(THE INPUT):
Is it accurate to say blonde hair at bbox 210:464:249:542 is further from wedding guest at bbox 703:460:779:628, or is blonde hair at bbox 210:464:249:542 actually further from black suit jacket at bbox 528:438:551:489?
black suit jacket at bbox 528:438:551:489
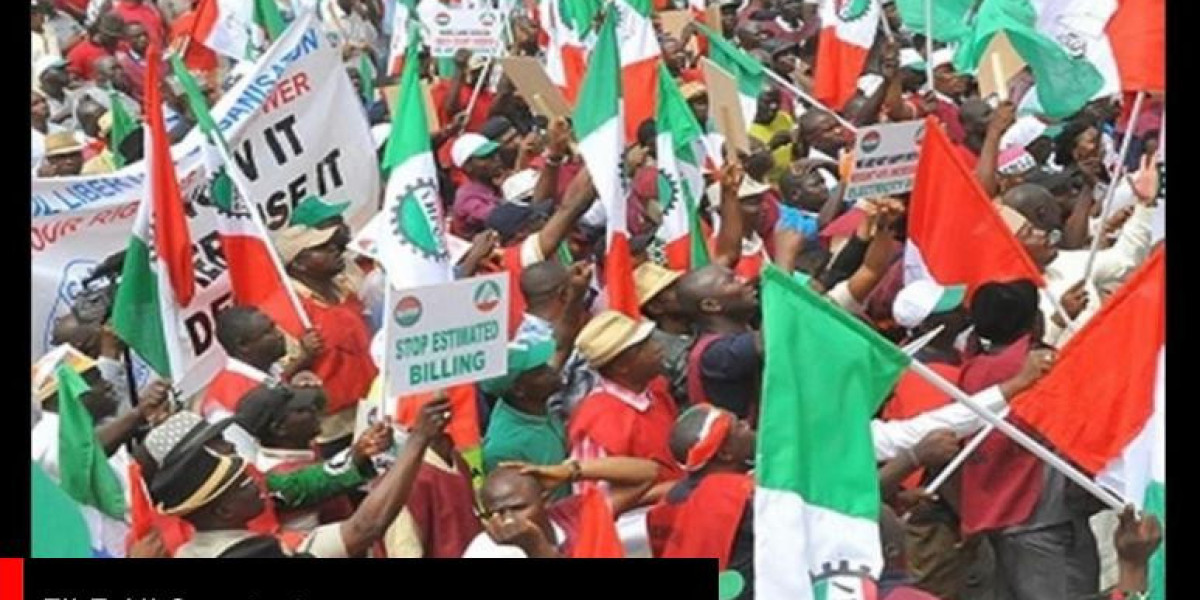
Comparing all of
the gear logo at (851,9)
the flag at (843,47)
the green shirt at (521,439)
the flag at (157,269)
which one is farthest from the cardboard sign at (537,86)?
the green shirt at (521,439)

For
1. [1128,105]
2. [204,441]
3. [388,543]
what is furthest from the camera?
[1128,105]

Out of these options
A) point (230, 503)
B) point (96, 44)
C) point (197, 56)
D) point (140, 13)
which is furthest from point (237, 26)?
point (230, 503)

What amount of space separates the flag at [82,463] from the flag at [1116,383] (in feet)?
8.05

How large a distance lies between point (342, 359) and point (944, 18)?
7133 mm

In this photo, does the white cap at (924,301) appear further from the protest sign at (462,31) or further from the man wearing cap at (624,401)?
the protest sign at (462,31)

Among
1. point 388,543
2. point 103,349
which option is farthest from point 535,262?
point 388,543

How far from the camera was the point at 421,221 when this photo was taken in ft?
23.4

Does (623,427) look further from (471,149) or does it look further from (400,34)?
(400,34)

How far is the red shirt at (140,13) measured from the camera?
14.6 metres

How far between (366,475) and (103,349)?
1707 mm

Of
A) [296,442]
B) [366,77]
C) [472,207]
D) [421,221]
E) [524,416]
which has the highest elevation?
[421,221]

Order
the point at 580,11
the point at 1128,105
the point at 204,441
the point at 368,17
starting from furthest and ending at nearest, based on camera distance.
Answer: the point at 368,17 → the point at 580,11 → the point at 1128,105 → the point at 204,441

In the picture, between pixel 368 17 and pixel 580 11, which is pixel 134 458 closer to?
pixel 580 11

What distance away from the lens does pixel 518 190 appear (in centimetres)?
968
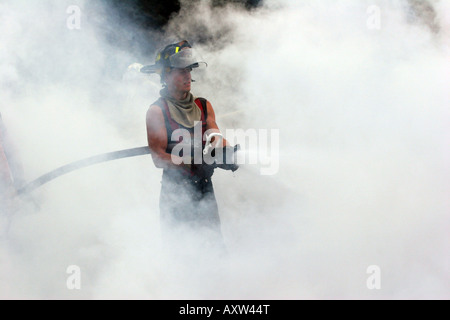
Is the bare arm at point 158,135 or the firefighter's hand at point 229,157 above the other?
the bare arm at point 158,135

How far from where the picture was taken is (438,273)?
17.6 feet

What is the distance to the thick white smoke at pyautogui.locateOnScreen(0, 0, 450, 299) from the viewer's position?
5383mm

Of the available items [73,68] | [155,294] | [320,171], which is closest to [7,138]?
[73,68]

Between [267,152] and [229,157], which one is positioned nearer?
[229,157]

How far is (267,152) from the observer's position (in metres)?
6.14
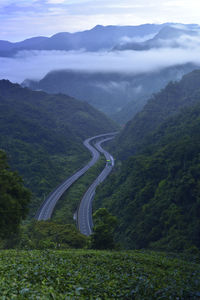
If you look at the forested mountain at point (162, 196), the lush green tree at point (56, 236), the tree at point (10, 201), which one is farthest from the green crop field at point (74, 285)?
the forested mountain at point (162, 196)

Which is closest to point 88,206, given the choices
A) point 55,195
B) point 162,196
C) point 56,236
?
point 55,195

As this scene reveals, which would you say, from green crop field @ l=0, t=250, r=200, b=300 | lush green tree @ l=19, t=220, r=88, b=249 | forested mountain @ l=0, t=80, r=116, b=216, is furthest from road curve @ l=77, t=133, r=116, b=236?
green crop field @ l=0, t=250, r=200, b=300

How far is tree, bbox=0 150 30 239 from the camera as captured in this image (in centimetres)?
3500

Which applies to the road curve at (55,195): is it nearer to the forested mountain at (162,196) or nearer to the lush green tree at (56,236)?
the forested mountain at (162,196)

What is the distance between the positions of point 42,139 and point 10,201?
10673cm

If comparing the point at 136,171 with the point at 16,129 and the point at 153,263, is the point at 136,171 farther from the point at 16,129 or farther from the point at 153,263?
the point at 16,129

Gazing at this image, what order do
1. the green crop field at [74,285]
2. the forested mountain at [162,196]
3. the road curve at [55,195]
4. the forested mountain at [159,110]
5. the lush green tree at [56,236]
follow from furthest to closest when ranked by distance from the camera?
the forested mountain at [159,110], the road curve at [55,195], the forested mountain at [162,196], the lush green tree at [56,236], the green crop field at [74,285]

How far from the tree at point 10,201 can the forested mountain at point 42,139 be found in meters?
44.2

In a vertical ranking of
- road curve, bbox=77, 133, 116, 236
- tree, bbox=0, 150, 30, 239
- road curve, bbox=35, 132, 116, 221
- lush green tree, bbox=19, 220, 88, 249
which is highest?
tree, bbox=0, 150, 30, 239

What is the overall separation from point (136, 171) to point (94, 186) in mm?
25084

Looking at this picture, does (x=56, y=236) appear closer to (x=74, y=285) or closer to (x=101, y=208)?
(x=101, y=208)

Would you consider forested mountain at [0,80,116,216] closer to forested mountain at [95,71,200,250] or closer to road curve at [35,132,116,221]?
road curve at [35,132,116,221]

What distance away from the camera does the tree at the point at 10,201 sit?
35.0m

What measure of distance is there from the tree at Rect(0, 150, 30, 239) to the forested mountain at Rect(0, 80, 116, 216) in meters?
44.2
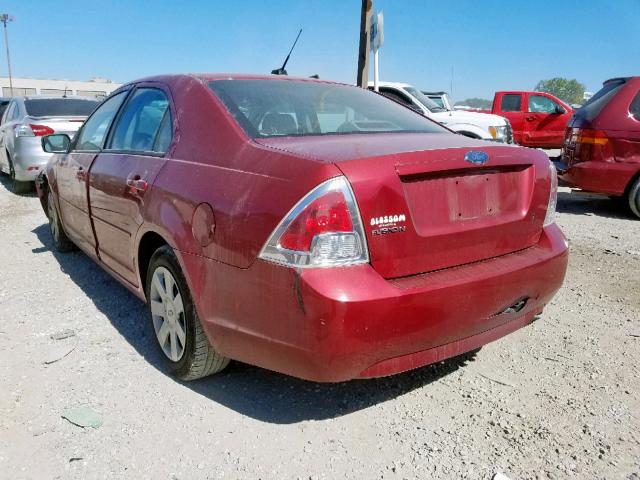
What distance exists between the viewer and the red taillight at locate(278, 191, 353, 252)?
76.0 inches

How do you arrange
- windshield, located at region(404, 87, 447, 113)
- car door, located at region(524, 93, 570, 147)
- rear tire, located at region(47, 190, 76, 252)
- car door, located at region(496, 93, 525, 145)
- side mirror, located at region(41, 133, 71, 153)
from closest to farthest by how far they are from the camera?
1. side mirror, located at region(41, 133, 71, 153)
2. rear tire, located at region(47, 190, 76, 252)
3. windshield, located at region(404, 87, 447, 113)
4. car door, located at region(524, 93, 570, 147)
5. car door, located at region(496, 93, 525, 145)

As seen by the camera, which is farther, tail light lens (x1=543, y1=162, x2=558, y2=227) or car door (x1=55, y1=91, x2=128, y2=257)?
car door (x1=55, y1=91, x2=128, y2=257)

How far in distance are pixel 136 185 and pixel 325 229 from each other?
142cm

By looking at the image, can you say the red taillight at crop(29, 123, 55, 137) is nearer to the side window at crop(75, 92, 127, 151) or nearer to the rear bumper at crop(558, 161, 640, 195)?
the side window at crop(75, 92, 127, 151)

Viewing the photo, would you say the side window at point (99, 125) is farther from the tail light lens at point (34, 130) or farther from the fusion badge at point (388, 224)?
the tail light lens at point (34, 130)

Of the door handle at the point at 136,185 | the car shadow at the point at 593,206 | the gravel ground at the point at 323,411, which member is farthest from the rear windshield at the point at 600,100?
the door handle at the point at 136,185

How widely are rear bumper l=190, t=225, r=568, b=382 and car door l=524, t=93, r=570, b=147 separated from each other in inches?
561

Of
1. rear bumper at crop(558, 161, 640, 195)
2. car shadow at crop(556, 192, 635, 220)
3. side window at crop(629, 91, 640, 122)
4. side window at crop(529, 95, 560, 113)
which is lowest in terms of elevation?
car shadow at crop(556, 192, 635, 220)

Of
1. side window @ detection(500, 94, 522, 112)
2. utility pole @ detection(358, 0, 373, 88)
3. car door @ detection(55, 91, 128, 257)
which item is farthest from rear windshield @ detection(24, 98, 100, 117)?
side window @ detection(500, 94, 522, 112)

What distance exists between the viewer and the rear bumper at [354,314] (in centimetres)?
192

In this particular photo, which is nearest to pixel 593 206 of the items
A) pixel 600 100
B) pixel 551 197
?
pixel 600 100

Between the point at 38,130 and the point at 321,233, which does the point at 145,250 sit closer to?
the point at 321,233

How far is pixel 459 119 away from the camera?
10219 mm

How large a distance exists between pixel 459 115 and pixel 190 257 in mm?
9011
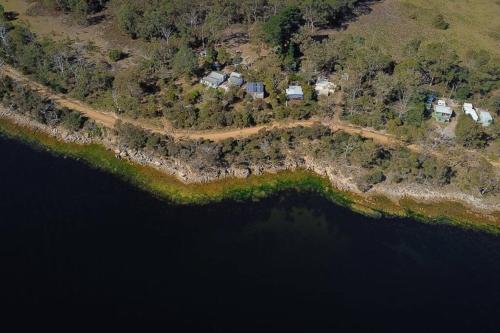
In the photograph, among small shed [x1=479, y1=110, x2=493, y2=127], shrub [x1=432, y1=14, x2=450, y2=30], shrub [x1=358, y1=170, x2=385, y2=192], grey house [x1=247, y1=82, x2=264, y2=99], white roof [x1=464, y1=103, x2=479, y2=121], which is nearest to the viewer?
shrub [x1=358, y1=170, x2=385, y2=192]

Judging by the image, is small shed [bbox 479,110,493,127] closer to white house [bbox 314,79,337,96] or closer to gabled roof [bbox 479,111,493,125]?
gabled roof [bbox 479,111,493,125]

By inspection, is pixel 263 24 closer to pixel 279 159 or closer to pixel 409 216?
pixel 279 159

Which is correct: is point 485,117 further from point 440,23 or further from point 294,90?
point 440,23

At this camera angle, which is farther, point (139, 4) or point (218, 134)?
point (139, 4)

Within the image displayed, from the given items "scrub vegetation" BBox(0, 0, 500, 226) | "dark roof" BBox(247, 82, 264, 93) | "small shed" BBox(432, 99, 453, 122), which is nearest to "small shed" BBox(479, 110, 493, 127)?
"scrub vegetation" BBox(0, 0, 500, 226)

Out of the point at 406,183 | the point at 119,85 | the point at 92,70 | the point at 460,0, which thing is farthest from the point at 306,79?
the point at 460,0

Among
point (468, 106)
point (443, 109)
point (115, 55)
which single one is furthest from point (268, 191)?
point (115, 55)

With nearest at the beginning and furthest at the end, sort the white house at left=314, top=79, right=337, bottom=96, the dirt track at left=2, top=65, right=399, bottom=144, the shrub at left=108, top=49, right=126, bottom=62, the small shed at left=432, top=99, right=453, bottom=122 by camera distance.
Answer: the dirt track at left=2, top=65, right=399, bottom=144 < the small shed at left=432, top=99, right=453, bottom=122 < the white house at left=314, top=79, right=337, bottom=96 < the shrub at left=108, top=49, right=126, bottom=62
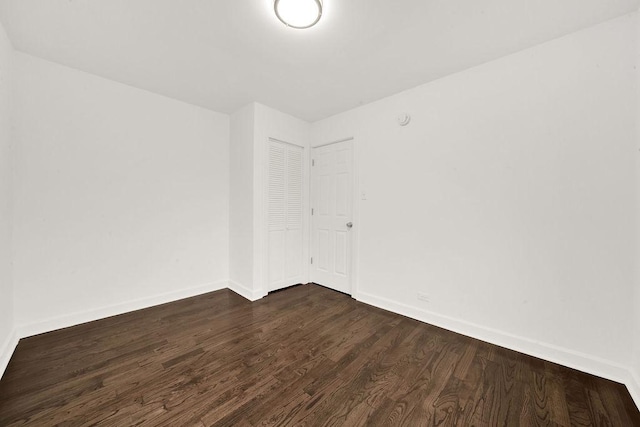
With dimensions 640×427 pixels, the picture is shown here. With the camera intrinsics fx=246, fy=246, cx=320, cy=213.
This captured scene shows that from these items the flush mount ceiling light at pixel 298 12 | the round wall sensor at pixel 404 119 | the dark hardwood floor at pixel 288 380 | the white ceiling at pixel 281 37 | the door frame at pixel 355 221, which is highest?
the white ceiling at pixel 281 37

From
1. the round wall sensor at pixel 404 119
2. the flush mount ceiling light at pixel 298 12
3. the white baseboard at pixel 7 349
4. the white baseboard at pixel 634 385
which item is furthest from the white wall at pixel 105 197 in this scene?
the white baseboard at pixel 634 385

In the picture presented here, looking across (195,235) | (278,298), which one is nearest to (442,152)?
(278,298)

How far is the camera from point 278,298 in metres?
3.23

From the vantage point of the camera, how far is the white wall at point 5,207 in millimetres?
1877

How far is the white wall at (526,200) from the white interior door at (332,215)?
0.64m

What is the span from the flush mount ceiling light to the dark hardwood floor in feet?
8.39

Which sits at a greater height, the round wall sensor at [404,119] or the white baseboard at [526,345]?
the round wall sensor at [404,119]

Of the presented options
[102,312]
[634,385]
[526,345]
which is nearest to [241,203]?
[102,312]

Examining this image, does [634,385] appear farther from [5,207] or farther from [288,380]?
[5,207]

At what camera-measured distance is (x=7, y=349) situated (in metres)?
1.91

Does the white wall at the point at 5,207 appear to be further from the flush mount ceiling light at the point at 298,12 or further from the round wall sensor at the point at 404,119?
the round wall sensor at the point at 404,119

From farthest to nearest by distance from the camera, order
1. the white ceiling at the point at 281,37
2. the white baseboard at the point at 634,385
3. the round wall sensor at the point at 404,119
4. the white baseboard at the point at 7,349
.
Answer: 1. the round wall sensor at the point at 404,119
2. the white baseboard at the point at 7,349
3. the white ceiling at the point at 281,37
4. the white baseboard at the point at 634,385

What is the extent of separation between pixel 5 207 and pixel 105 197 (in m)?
0.71

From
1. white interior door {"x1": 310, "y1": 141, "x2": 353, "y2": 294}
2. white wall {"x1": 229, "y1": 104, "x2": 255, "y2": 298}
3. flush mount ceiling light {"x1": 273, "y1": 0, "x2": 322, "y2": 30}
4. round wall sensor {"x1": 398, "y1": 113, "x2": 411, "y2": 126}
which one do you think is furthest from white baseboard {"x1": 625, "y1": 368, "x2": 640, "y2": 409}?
white wall {"x1": 229, "y1": 104, "x2": 255, "y2": 298}
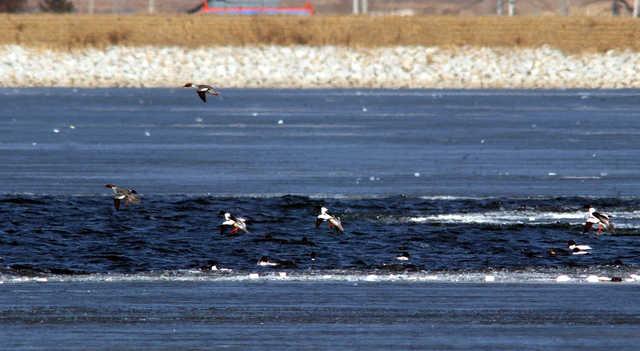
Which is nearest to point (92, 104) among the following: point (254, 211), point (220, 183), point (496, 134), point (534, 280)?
point (496, 134)

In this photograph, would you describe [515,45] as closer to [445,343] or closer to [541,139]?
[541,139]

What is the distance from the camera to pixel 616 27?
74.2m

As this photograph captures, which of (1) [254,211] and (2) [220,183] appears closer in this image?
(1) [254,211]

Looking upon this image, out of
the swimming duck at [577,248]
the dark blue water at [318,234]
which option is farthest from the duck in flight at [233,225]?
the swimming duck at [577,248]

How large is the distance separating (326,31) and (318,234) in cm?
5722

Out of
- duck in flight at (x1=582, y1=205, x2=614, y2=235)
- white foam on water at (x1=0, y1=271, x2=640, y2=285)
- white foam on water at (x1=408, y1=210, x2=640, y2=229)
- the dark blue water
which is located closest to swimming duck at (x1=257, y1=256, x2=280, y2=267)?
the dark blue water

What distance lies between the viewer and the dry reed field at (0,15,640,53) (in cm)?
7300

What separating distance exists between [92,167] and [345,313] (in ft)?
44.5

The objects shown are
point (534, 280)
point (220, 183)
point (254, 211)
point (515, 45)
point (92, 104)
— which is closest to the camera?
point (534, 280)

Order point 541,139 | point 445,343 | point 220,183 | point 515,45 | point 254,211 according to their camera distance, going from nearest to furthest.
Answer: point 445,343 → point 254,211 → point 220,183 → point 541,139 → point 515,45

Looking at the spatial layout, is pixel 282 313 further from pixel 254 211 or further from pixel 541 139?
pixel 541 139

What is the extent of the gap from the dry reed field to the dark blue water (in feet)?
122

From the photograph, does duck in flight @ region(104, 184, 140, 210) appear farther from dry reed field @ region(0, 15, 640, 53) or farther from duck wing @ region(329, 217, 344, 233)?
dry reed field @ region(0, 15, 640, 53)

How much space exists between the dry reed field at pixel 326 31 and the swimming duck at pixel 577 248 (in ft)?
184
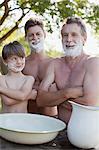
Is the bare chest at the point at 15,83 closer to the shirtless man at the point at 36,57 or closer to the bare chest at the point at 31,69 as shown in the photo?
the shirtless man at the point at 36,57

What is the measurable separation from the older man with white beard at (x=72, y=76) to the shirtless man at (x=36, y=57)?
0.45 ft

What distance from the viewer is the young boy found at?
1438 millimetres

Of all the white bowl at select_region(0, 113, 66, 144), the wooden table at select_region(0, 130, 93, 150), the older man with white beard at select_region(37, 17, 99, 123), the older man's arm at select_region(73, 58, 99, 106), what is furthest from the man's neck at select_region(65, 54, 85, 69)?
the wooden table at select_region(0, 130, 93, 150)

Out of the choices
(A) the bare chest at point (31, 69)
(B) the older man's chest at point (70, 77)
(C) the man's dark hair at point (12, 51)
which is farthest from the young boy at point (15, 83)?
(A) the bare chest at point (31, 69)

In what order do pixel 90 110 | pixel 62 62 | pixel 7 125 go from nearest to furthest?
pixel 90 110, pixel 7 125, pixel 62 62

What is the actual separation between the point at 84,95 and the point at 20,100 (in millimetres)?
309

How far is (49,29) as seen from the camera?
229 inches

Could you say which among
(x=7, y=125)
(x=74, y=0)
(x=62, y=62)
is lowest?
(x=7, y=125)

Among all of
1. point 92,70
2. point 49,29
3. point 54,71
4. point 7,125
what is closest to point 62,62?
point 54,71

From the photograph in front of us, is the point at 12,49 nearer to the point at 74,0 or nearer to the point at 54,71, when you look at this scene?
the point at 54,71

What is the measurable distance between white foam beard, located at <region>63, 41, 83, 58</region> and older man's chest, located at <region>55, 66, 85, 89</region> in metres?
0.08

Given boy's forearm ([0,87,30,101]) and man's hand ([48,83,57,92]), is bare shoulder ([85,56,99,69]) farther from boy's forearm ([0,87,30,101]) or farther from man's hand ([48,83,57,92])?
boy's forearm ([0,87,30,101])

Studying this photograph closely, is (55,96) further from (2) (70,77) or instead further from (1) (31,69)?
(1) (31,69)

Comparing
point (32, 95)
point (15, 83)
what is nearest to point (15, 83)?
point (15, 83)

(PROBLEM REQUIREMENTS):
Print the items above word for word, from the first line of the items through the line containing "Answer: the point", including both of those lines. Leave the pictures out.

(RESULT FOR THIS TASK):
Is it accurate to say blonde hair at bbox 210:464:249:542 is further from wedding guest at bbox 703:460:779:628, or is blonde hair at bbox 210:464:249:542 actually further from black suit jacket at bbox 528:438:551:489?
black suit jacket at bbox 528:438:551:489
Comparing all of
the gear logo at (851,9)
the flag at (843,47)
the green shirt at (521,439)
the flag at (157,269)
which one is farthest from the cardboard sign at (537,86)?
the green shirt at (521,439)

For
1. [1128,105]
2. [204,441]
3. [388,543]
what is furthest from the camera?
[1128,105]

Out of these options
A) point (230, 503)
B) point (96, 44)
C) point (197, 56)
D) point (140, 13)
which is furthest from point (237, 26)?
point (230, 503)

What amount of space separates the flag at [82,463] from the flag at [1116,383] (in feet)?
8.05

How large a distance lies between point (342, 359) and point (944, 18)?
7133 mm

In this photo, does the white cap at (924,301) appear further from the protest sign at (462,31) or further from the man wearing cap at (624,401)?
the protest sign at (462,31)

Among
1. point 388,543
2. point 103,349
which option is farthest from point 535,262?
point 388,543

How far from the camera was the point at 421,221 when this photo was taken in ft?
23.4

Does (623,427) look further from (471,149) or does it look further from (400,34)?
(400,34)

How far is the red shirt at (140,13) measured from the camera?
14.6 metres

How far between (366,475) and (103,349)?
1707 mm

Of
A) [296,442]
B) [366,77]
C) [472,207]
D) [421,221]
E) [524,416]
which has the highest elevation?
[421,221]

Order
the point at 580,11
the point at 1128,105
the point at 204,441
the point at 368,17
starting from furthest and ending at nearest, based on camera distance.
Answer: the point at 368,17 → the point at 580,11 → the point at 1128,105 → the point at 204,441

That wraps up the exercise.